___ PÁGINA ___

El socialismo es para la humanidad

El objetivo final del socialismo es tan simple como hermoso: la liberación de todas las personas de la dominación, sustituyendo los sueños atrofiados y la alienación por el florecimiento humano y la creatividad.

Marx tenía un ojo agudo para el corazón en un mundo sin corazón. Desde muy joven se preocupó por la forma en que el capitalismo sumergía los «problemas humanos» en la lucha por la supervivencia material. Esperaba que llegara el día en que estos se vieran más claramente, una vez se hubiera levantado el velo opresivo del capitalismo y se hubiera creado finalmente una «sociedad humana».

En un momento en el que los socialistas están llamados a explicar su política de nuevo, es importante recordar que el socialismo siempre ha sido, y sigue siendo, un movimiento humanista que busca liberar a las personas de la dominación y la explotación, promoviendo el florecimiento individual, la creatividad e incluso el enriquecimiento espiritual en lugar de los sueños atrofiados y la alienación.

Los socialistas han mantenido durante mucho tiempo estos objetivos. Cuando el socialismo surgió como movimiento de masas a finales del siglo XIX, no era raro oírlo anunciar como el mayor avance humanitario desde el Nuevo Testamento. El socialismo, pensaban sus seguidores, podía proporcionar la renovación de conciencia necesaria para salvar la sociedad.

A principios del siglo XX, el socialista alemán Leo Kestenberg adoptó el lema «educación para la humanidad« para una Europa que se enfrentaba a un diluvio de fascismo. Esperaba que la lucha por el socialismo pudiera servir de puente hacia un nuevo humanismo radical, una sociedad que premiara la bondad en lugar de la explotación. El llamado «Papa del marxismo», Karl Kautsky, invocó la noción de una «conciencia socialista» como medio para «salvar a la nación» (tenía a Estados Unidos en mente).

___

_EJERCICIOS_
1 > Duplica el pasaje del texto sobre el socialismo que empieza en las palabras "Marx tenía un" y acaba con "y la alienación.", sin cambiar nada.
2 > Reescribe las líneas de los registros desde la que contiene "dune grass, in" hasta el final, cambiando "tiled roof" por "thatched roof" y dejando todo lo demás igual.

___ DATOS ___

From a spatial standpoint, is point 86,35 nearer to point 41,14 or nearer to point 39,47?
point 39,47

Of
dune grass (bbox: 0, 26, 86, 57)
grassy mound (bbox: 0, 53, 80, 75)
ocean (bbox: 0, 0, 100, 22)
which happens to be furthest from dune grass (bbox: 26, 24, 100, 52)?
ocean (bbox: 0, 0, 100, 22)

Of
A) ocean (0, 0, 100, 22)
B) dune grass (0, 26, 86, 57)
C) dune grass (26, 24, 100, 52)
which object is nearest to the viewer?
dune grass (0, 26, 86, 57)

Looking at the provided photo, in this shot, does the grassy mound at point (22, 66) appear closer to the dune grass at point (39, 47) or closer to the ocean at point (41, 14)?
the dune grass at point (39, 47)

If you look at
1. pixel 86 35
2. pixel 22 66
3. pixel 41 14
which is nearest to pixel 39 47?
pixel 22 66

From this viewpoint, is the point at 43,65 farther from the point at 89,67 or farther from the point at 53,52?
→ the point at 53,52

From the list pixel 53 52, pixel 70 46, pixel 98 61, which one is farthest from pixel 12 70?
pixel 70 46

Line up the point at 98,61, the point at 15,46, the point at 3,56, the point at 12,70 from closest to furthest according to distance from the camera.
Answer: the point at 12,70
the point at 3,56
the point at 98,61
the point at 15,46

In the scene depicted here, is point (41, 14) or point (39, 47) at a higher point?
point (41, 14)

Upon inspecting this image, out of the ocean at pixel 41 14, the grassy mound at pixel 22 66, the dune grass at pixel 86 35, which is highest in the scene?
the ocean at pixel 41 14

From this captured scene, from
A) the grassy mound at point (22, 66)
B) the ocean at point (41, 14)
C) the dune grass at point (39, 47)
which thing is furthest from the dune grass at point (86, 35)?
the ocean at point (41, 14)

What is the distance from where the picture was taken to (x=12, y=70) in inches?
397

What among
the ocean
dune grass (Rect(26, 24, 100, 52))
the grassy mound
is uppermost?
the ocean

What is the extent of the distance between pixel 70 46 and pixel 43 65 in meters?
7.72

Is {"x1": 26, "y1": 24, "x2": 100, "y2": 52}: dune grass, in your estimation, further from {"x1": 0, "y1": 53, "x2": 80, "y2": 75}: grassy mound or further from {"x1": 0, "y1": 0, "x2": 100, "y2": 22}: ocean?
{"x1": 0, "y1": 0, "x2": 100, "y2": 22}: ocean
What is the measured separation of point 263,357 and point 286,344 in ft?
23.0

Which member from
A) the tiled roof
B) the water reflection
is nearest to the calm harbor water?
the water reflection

___

_RESPUESTAS POR TAREA_
1 >
Marx tenía un ojo agudo para el corazón en un mundo sin corazón. Desde muy joven se preocupó por la forma en que el capitalismo sumergía los «problemas humanos» en la lucha por la supervivencia material. Esperaba que llegara el día en que estos se vieran más claramente, una vez se hubiera levantado el velo opresivo del capitalismo y se hubiera creado finalmente una «sociedad humana».

En un momento en el que los socialistas están llamados a explicar su política de nuevo, es importante recordar que el socialismo siempre ha sido, y sigue siendo, un movimiento humanista que busca liberar a las personas de la dominación y la explotación, promoviendo el florecimiento individual, la creatividad e incluso el enriquecimiento espiritual en lugar de los sueños atrofiados y la alienación.

2 >
Is {"x1": 26, "y1": 24, "x2": 100, "y2": 52}: dune grass, in your estimation, further from {"x1": 0, "y1": 53, "x2": 80, "y2": 75}: grassy mound or further from {"x1": 0, "y1": 0, "x2": 100, "y2": 22}: ocean?
{"x1": 0, "y1": 0, "x2": 100, "y2": 22}: ocean
What is the measured separation of point 263,357 and point 286,344 in ft?
23.0

Which member from
A) the thatched roof
B) the water reflection
is nearest to the calm harbor water?
the water reflection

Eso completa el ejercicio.